Raise your standard, Warner tells referees
Tuesday, September 12th 2006
FIFA Vice President Jack Warner has called on referees in the region to step up their officiating, and is appealing to FIFA instructors Ken Wallace and Sandra Hunt to go all out in passing on knowledge to the
referees taking part in the six-day FIFA Futuro III Referee Instructors' Course, at the Dr Joao Havelange Centre of Excellence, Macoya. Warner was speaking yesterday, at the opening ceremony for the course.
Nineteen participants from
Haiti, Jamaica, Cayman Islands, Belize, Grenada, St Kitts/Nevis, St Lucia, St Vincent and the Grenadines, US Virgin Islands and T&T are attending the course.
"There is not a single referee of substance here, at the moment," Warner said. "In fact some of our referees have been mercenaries. Most times all they are concerned with is how much they can earn for officiating the game, and they care very little about their performance on the field.
"Refereeing is not a sport. It is a vocation. The person on show is not the referee but it is the players," Warner said,
adding that it pained him to see the level of officiating at the CFU Youth Cup, including the final between Mexico and Haiti.

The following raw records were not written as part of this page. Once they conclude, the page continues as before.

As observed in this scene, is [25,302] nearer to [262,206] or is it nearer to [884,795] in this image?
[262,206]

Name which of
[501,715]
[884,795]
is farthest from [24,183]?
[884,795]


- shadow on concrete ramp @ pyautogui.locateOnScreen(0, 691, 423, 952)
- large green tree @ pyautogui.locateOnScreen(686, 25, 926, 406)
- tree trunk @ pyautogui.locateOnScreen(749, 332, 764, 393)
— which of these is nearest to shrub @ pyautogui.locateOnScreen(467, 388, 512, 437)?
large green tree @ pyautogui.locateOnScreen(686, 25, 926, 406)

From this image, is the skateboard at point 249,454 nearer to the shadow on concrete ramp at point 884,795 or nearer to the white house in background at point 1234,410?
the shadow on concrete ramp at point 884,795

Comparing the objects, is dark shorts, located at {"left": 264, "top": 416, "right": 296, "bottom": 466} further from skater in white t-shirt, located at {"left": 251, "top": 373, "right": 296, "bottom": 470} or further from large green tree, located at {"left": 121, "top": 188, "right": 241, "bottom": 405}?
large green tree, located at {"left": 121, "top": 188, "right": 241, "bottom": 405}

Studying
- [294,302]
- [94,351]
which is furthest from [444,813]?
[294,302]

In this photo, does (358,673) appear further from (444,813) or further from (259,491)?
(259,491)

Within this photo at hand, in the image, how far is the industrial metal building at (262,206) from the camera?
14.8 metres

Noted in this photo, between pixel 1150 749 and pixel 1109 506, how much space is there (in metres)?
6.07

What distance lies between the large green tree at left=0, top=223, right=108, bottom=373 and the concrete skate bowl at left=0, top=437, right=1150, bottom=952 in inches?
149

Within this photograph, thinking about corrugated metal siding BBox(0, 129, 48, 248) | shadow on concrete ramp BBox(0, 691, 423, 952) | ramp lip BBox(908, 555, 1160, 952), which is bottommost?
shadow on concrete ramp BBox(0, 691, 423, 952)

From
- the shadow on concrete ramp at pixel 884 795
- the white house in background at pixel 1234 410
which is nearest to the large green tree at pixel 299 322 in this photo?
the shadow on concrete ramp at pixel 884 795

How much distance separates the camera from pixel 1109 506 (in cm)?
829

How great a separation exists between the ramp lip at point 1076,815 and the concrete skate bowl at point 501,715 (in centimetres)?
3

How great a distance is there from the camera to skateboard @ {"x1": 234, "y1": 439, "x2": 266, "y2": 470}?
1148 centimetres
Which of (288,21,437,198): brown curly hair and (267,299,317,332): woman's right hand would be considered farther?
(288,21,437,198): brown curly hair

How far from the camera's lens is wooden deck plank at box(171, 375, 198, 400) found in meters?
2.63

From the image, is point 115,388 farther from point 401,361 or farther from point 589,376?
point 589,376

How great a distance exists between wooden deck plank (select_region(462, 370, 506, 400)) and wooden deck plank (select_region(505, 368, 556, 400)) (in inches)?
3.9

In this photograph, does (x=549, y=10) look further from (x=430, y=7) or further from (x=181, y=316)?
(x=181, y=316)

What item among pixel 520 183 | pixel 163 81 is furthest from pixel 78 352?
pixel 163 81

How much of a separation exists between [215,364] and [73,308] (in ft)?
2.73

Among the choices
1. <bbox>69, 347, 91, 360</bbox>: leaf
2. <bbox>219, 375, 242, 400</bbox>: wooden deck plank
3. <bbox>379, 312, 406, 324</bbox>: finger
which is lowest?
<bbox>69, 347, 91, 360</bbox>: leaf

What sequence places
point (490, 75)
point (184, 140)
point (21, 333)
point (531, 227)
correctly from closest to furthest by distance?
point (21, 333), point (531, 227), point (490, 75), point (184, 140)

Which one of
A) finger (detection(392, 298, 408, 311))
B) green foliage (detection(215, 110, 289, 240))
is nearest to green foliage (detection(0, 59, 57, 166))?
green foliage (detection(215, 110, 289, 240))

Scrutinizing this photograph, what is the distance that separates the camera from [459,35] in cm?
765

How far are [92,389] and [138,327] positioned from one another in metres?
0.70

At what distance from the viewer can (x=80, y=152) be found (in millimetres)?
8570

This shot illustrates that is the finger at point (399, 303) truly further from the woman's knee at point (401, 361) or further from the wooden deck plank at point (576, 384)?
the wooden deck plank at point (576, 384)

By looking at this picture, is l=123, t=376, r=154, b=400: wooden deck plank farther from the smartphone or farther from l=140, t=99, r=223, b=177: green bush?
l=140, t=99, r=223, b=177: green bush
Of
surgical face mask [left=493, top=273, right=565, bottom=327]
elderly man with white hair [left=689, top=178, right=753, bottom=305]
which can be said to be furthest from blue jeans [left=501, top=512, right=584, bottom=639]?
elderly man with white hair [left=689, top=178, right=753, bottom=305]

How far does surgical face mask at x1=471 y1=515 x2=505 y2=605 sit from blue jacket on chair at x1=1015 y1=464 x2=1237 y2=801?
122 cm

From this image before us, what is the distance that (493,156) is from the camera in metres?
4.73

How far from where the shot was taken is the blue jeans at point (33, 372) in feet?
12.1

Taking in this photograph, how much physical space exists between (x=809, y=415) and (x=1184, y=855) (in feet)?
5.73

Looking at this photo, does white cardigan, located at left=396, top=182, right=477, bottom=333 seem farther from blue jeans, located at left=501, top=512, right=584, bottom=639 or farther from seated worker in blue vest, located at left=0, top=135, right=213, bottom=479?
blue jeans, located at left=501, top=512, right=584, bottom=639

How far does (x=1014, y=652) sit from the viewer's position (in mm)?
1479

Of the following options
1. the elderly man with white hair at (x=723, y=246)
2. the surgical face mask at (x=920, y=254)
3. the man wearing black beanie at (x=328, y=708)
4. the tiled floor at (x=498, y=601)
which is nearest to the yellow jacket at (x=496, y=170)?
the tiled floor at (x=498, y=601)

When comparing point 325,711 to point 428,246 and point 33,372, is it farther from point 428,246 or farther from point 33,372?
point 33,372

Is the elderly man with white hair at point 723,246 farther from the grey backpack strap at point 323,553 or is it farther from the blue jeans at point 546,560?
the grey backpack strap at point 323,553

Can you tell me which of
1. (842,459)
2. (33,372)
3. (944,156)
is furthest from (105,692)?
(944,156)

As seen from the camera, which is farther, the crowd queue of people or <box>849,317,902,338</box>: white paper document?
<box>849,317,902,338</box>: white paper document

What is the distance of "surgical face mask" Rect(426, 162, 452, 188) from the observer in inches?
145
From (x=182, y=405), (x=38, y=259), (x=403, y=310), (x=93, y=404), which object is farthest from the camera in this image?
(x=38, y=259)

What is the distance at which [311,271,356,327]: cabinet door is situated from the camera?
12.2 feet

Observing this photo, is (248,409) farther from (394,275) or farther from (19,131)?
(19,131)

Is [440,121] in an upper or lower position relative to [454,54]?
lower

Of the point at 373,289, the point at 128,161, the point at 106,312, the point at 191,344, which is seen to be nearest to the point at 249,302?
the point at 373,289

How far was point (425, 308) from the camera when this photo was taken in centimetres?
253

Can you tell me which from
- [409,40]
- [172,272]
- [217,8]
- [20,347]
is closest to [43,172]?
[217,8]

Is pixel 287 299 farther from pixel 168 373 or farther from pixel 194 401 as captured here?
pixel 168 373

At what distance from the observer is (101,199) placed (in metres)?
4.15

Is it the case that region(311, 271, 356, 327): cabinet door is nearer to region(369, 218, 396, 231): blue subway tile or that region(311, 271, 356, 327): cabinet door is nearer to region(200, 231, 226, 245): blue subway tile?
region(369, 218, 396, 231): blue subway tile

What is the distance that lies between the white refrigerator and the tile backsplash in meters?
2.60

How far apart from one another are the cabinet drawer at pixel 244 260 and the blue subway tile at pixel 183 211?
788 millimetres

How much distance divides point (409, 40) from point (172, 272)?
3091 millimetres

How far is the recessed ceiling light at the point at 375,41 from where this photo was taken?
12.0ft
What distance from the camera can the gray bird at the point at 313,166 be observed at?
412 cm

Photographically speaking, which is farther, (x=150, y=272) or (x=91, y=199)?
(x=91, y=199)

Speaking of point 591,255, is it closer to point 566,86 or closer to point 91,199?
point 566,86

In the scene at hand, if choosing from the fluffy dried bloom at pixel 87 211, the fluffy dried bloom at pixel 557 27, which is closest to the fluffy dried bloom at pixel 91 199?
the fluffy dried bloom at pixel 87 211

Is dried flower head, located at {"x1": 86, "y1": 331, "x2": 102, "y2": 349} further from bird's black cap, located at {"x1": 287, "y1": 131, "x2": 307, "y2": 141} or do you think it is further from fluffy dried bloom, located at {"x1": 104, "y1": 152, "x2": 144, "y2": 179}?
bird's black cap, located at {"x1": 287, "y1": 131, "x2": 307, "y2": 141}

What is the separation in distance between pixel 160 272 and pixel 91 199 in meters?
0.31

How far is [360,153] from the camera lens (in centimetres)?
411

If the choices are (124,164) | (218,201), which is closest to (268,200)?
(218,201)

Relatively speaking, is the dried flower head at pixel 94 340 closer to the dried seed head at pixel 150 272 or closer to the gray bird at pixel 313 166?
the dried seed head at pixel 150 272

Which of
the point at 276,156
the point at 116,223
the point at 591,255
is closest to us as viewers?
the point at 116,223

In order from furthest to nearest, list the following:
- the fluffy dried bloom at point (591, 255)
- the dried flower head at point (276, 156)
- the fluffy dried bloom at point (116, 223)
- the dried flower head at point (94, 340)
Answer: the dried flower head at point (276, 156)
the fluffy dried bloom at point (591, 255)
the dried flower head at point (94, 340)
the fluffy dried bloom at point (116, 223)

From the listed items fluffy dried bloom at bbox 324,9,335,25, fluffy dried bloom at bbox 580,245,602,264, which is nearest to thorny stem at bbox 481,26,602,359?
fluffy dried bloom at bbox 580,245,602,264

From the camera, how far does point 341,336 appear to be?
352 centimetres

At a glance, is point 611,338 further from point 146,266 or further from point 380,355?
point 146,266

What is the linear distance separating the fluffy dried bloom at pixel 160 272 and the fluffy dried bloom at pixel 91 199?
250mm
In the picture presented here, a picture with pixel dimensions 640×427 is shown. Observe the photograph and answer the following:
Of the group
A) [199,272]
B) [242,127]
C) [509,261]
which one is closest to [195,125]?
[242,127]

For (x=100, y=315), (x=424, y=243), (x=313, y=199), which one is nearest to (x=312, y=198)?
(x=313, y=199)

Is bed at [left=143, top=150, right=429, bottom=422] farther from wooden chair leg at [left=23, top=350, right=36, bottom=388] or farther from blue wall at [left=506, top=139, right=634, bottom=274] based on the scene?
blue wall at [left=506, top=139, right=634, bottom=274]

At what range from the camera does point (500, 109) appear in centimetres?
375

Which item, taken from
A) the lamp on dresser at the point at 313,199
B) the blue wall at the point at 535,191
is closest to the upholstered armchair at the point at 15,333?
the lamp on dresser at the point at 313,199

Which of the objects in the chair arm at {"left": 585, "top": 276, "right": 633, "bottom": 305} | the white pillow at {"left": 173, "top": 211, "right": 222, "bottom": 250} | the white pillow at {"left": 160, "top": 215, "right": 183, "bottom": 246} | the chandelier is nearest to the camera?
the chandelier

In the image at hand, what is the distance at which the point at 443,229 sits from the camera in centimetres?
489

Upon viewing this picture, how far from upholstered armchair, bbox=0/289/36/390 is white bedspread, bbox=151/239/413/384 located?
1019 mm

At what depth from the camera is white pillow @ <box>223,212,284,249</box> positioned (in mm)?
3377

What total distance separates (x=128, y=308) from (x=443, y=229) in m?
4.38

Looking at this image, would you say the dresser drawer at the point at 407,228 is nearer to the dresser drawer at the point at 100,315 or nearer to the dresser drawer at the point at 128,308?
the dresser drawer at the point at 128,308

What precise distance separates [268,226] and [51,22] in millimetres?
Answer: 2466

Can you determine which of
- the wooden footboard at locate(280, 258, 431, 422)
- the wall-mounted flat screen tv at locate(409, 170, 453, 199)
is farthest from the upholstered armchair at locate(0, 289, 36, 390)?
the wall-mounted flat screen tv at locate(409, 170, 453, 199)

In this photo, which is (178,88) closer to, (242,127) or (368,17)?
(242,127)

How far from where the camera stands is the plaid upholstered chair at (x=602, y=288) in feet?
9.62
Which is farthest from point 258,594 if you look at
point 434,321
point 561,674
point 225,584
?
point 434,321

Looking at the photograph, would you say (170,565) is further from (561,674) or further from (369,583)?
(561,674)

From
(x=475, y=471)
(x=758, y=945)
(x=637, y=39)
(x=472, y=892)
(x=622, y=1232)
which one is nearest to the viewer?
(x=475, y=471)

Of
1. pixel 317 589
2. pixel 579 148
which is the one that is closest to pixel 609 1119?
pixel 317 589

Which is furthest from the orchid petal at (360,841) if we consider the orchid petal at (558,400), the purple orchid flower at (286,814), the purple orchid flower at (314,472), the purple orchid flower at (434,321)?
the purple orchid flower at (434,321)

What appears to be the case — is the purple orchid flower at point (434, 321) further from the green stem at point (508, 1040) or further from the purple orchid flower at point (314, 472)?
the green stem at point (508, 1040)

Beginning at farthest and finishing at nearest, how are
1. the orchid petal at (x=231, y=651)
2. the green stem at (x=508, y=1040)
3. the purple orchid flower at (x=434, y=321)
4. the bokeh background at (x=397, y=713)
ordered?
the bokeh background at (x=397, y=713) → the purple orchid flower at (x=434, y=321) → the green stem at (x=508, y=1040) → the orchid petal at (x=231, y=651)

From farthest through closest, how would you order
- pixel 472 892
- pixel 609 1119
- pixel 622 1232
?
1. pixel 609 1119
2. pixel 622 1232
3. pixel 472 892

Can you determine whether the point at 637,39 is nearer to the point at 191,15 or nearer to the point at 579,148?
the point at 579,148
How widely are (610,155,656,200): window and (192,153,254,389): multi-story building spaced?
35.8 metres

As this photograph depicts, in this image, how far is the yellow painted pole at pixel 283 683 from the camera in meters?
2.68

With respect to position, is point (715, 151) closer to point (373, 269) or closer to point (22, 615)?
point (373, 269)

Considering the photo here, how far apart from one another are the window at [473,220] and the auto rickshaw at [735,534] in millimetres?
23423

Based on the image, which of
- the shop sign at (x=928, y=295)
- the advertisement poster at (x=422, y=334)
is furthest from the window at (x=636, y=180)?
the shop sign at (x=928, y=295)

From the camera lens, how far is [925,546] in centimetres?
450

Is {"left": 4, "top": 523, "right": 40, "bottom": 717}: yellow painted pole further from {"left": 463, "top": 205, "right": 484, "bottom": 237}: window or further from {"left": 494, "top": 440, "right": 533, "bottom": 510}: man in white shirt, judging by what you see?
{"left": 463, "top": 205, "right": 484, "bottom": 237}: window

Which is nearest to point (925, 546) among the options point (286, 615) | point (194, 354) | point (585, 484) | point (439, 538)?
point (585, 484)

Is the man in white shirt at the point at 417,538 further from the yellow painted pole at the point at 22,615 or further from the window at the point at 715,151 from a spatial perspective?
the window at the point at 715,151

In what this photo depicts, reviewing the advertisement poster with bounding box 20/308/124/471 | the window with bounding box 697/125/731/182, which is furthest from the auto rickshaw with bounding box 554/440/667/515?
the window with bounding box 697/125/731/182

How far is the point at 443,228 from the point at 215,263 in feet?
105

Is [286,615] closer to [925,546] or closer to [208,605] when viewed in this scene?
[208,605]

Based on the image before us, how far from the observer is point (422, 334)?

"It pains me when a FIFA referee can give ten yellow cards and two red cards in
an under-16 match, a match which was spoilt by the referee."
Both Hunt and Wallace promised to offer all their expertise in the area of refereeing development, stressing that the exercise over the six days would not be an easy one but definitely the kind that would benefit the participants, who should then go back and share the knowledge gained with others in their respective countries.
The four referees from T&T taking part in the course are Robin Murray, Noel Bynoe, John Michael Clarke and George Maynard.